→ SELECTION:

President Obama requested $1 billion in aid to promote security, democracy and prosperity in Central America. The three countries to receive the aid package make up the so-called ‘Northern Triangle’ – Honduras, Guatemala and El Salvador – the most violent, poverty-stricken countries in the Western Hemisphere.
The purpose of the aid package is trifold: to stem violence, weed out corruption and attract international investment to the region. The money would mostly be invested in border security, law enforcement and economic development, as well as the U.N.’s new human rights initiatives in the region.
Many of these measures are meant to address the waves of migrants fleeing the region and heading north in search of better prospects. Washington is hoping to discourage migration to the U.S. and keep Central Americans at home, busy with new jobs in safer communities under more transparent, responsive governments, according to Americas Program.
Vice President Joe Biden described this plan as “the next great success story of the Western Hemisphere.”
But if U.S. foreign policymakers should take away anything from a history of struggling aid programs in this region, it is that throwing money at the governments of the Northern Triangle may do more harm than good.
The aid package, which roughly triples the past aid commitment to the three countries, includes $400 million (according to interviews with the newspapers El Nuevo Diario and La Prensa) for development and economic growth.
Investing this amount of funding in development could be helpful for these countries if the money were carefully delegated. However, previous funding for development projects in the region have had questionable agendas and have failed to address the needs of the people there.
“Development has traditionally meant the extraction of resources, mining, hydroelectric dams and other sources of energy, or the production of biofuels,” said Ana Paula Hernandez, Latin American program officer at the Fund for Global Human Rights. “But these projects are very problematic, and cause an unbelievable amount of harm in the long term for these communities.”

→ SUPPLIED RECORDS:
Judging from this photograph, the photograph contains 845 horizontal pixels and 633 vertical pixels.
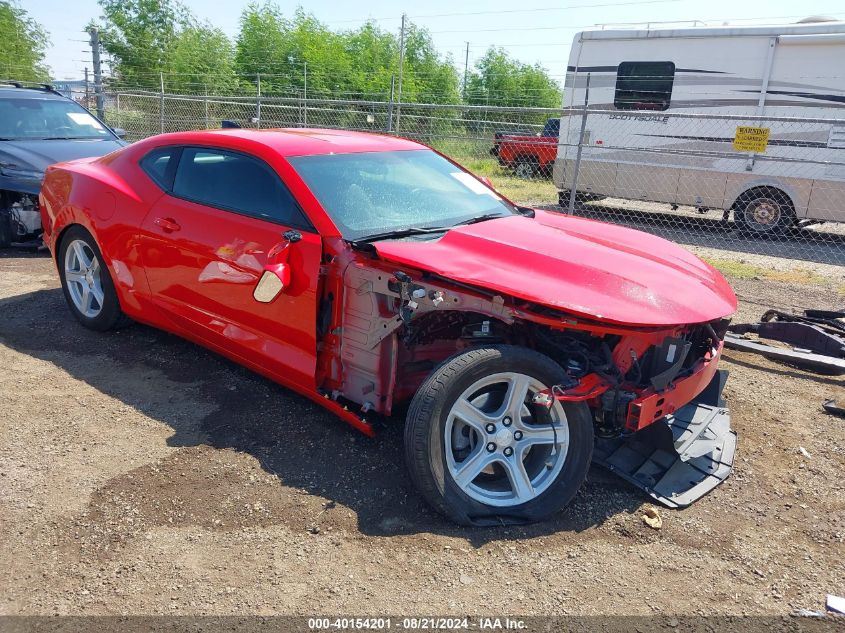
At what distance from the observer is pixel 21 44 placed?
29484 millimetres

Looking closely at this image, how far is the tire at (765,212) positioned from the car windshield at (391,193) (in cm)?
834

→ WHAT TO DO:
Quote everything in the article on U.S. aid to Central America from "But if U.S." down to "and economic growth.".

→ FULL ANSWER:
But if U.S. foreign policymakers should take away anything from a history of struggling aid programs in this region, it is that throwing money at the governments of the Northern Triangle may do more harm than good.
The aid package, which roughly triples the past aid commitment to the three countries, includes $400 million (according to interviews with the newspapers El Nuevo Diario and La Prensa) for development and economic growth.